→ **Exercise requirements**
Reproduce the listing below verbatim, keeping every line in its original order and changing nothing.

Supplied material below:

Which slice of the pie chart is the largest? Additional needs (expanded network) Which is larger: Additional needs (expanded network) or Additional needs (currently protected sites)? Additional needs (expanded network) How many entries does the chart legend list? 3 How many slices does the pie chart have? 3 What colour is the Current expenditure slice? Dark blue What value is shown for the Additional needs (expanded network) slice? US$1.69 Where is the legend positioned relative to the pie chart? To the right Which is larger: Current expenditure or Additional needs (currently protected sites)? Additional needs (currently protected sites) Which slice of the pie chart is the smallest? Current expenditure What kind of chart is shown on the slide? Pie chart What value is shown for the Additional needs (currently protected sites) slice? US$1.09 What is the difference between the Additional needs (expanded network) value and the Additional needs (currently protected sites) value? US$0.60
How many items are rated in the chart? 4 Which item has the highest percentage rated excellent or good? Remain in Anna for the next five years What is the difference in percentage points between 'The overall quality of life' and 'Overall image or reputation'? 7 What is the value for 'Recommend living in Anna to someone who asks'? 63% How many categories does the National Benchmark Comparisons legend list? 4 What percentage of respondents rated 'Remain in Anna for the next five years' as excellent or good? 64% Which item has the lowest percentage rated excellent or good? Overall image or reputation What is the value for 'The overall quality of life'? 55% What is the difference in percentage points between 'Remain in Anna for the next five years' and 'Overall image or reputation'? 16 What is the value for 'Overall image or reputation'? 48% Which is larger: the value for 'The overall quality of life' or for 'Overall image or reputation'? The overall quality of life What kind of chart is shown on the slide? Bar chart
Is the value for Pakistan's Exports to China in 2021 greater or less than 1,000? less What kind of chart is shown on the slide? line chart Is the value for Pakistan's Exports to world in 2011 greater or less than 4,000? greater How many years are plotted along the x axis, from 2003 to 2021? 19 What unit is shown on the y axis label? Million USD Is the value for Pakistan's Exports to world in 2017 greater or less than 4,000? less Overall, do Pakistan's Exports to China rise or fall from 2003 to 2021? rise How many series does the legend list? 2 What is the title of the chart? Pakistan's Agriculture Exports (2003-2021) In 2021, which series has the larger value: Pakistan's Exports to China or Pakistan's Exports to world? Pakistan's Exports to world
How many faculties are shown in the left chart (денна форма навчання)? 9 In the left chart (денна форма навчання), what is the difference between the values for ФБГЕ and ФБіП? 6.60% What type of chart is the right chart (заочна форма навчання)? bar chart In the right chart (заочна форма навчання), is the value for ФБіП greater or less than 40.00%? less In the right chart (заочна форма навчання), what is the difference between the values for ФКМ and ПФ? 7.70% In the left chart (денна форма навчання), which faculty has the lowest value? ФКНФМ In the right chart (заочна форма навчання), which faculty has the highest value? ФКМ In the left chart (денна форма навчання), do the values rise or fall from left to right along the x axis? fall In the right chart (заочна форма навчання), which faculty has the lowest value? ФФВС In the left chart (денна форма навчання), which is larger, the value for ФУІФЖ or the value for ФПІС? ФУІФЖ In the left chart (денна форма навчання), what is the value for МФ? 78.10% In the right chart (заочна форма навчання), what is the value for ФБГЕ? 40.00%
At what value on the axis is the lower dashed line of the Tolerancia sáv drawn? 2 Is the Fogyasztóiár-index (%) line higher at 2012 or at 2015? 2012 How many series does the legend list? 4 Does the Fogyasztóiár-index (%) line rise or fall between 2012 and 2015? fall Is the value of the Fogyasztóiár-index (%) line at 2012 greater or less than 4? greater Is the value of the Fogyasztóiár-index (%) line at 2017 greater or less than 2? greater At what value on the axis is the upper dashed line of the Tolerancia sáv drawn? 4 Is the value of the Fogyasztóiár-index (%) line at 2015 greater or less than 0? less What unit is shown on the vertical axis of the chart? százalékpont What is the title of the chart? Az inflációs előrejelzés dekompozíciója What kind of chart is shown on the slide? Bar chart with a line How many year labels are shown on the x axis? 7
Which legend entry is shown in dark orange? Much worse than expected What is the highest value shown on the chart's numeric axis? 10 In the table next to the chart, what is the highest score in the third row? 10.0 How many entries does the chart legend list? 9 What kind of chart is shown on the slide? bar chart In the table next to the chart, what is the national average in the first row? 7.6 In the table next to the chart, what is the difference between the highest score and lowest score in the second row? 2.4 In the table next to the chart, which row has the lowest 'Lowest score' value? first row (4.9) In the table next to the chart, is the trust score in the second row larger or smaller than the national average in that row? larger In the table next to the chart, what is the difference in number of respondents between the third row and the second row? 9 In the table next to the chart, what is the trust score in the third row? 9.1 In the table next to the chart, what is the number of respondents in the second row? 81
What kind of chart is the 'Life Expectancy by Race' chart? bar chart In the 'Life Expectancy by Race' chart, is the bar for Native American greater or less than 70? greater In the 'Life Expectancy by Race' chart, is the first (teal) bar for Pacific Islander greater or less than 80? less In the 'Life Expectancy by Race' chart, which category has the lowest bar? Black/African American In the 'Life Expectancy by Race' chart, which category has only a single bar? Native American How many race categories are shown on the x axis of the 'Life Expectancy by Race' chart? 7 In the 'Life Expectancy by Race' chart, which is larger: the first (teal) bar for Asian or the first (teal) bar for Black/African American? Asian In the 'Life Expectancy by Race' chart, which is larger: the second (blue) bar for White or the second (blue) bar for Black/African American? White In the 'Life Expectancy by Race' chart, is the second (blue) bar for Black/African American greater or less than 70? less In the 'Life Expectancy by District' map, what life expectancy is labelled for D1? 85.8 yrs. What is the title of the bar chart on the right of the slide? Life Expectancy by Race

End of Supplied material.

→ **Solution to this problem**
Which slice of the pie chart is the largest? Additional needs (expanded network) Which is larger: Additional needs (expanded network) or Additional needs (currently protected sites)? Additional needs (expanded network) How many entries does the chart legend list? 3 How many slices does the pie chart have? 3 What colour is the Current expenditure slice? Dark blue What value is shown for the Additional needs (expanded network) slice? US$1.69 Where is the legend positioned relative to the pie chart? To the right Which is larger: Current expenditure or Additional needs (currently protected sites)? Additional needs (currently protected sites) Which slice of the pie chart is the smallest? Current expenditure What kind of chart is shown on the slide? Pie chart What value is shown for the Additional needs (currently protected sites) slice? US$1.09 What is the difference between the Additional needs (expanded network) value and the Additional needs (currently protected sites) value? US$0.60
How many items are rated in the chart? 4 Which item has the highest percentage rated excellent or good? Remain in Anna for the next five years What is the difference in percentage points between 'The overall quality of life' and 'Overall image or reputation'? 7 What is the value for 'Recommend living in Anna to someone who asks'? 63% How many categories does the National Benchmark Comparisons legend list? 4 What percentage of respondents rated 'Remain in Anna for the next five years' as excellent or good? 64% Which item has the lowest percentage rated excellent or good? Overall image or reputation What is the value for 'The overall quality of life'? 55% What is the difference in percentage points between 'Remain in Anna for the next five years' and 'Overall image or reputation'? 16 What is the value for 'Overall image or reputation'? 48% Which is larger: the value for 'The overall quality of life' or for 'Overall image or reputation'? The overall quality of life What kind of chart is shown on the slide? Bar chart
Is the value for Pakistan's Exports to China in 2021 greater or less than 1,000? less What kind of chart is shown on the slide? line chart Is the value for Pakistan's Exports to world in 2011 greater or less than 4,000? greater How many years are plotted along the x axis, from 2003 to 2021? 19 What unit is shown on the y axis label? Million USD Is the value for Pakistan's Exports to world in 2017 greater or less than 4,000? less Overall, do Pakistan's Exports to China rise or fall from 2003 to 2021? rise How many series does the legend list? 2 What is the title of the chart? Pakistan's Agriculture Exports (2003-2021) In 2021, which series has the larger value: Pakistan's Exports to China or Pakistan's Exports to world? Pakistan's Exports to world
How many faculties are shown in the left chart (денна форма навчання)? 9 In the left chart (денна форма навчання), what is the difference between the values for ФБГЕ and ФБіП? 6.60% What type of chart is the right chart (заочна форма навчання)? bar chart In the right chart (заочна форма навчання), is the value for ФБіП greater or less than 40.00%? less In the right chart (заочна форма навчання), what is the difference between the values for ФКМ and ПФ? 7.70% In the left chart (денна форма навчання), which faculty has the lowest value? ФКНФМ In the right chart (заочна форма навчання), which faculty has the highest value? ФКМ In the left chart (денна форма навчання), do the values rise or fall from left to right along the x axis? fall In the right chart (заочна форма навчання), which faculty has the lowest value? ФФВС In the left chart (денна форма навчання), which is larger, the value for ФУІФЖ or the value for ФПІС? ФУІФЖ In the left chart (денна форма навчання), what is the value for МФ? 78.10% In the right chart (заочна форма навчання), what is the value for ФБГЕ? 40.00%
At what value on the axis is the lower dashed line of the Tolerancia sáv drawn? 2 Is the Fogyasztóiár-index (%) line higher at 2012 or at 2015? 2012 How many series does the legend list? 4 Does the Fogyasztóiár-index (%) line rise or fall between 2012 and 2015? fall Is the value of the Fogyasztóiár-index (%) line at 2012 greater or less than 4? greater Is the value of the Fogyasztóiár-index (%) line at 2017 greater or less than 2? greater At what value on the axis is the upper dashed line of the Tolerancia sáv drawn? 4 Is the value of the Fogyasztóiár-index (%) line at 2015 greater or less than 0? less What unit is shown on the vertical axis of the chart? százalékpont What is the title of the chart? Az inflációs előrejelzés dekompozíciója What kind of chart is shown on the slide? Bar chart with a line How many year labels are shown on the x axis? 7
Which legend entry is shown in dark orange? Much worse than expected What is the highest value shown on the chart's numeric axis? 10 In the table next to the chart, what is the highest score in the third row? 10.0 How many entries does the chart legend list? 9 What kind of chart is shown on the slide? bar chart In the table next to the chart, what is the national average in the first row? 7.6 In the table next to the chart, what is the difference between the highest score and lowest score in the second row? 2.4 In the table next to the chart, which row has the lowest 'Lowest score' value? first row (4.9) In the table next to the chart, is the trust score in the second row larger or smaller than the national average in that row? larger In the table next to the chart, what is the difference in number of respondents between the third row and the second row? 9 In the table next to the chart, what is the trust score in the third row? 9.1 In the table next to the chart, what is the number of respondents in the second row? 81
What kind of chart is the 'Life Expectancy by Race' chart? bar chart In the 'Life Expectancy by Race' chart, is the bar for Native American greater or less than 70? greater In the 'Life Expectancy by Race' chart, is the first (teal) bar for Pacific Islander greater or less than 80? less In the 'Life Expectancy by Race' chart, which category has the lowest bar? Black/African American In the 'Life Expectancy by Race' chart, which category has only a single bar? Native American How many race categories are shown on the x axis of the 'Life Expectancy by Race' chart? 7 In the 'Life Expectancy by Race' chart, which is larger: the first (teal) bar for Asian or the first (teal) bar for Black/African American? Asian In the 'Life Expectancy by Race' chart, which is larger: the second (blue) bar for White or the second (blue) bar for Black/African American? White In the 'Life Expectancy by Race' chart, is the second (blue) bar for Black/African American greater or less than 70? less In the 'Life Expectancy by District' map, what life expectancy is labelled for D1? 85.8 yrs. What is the title of the bar chart on the right of the slide? Life Expectancy by Race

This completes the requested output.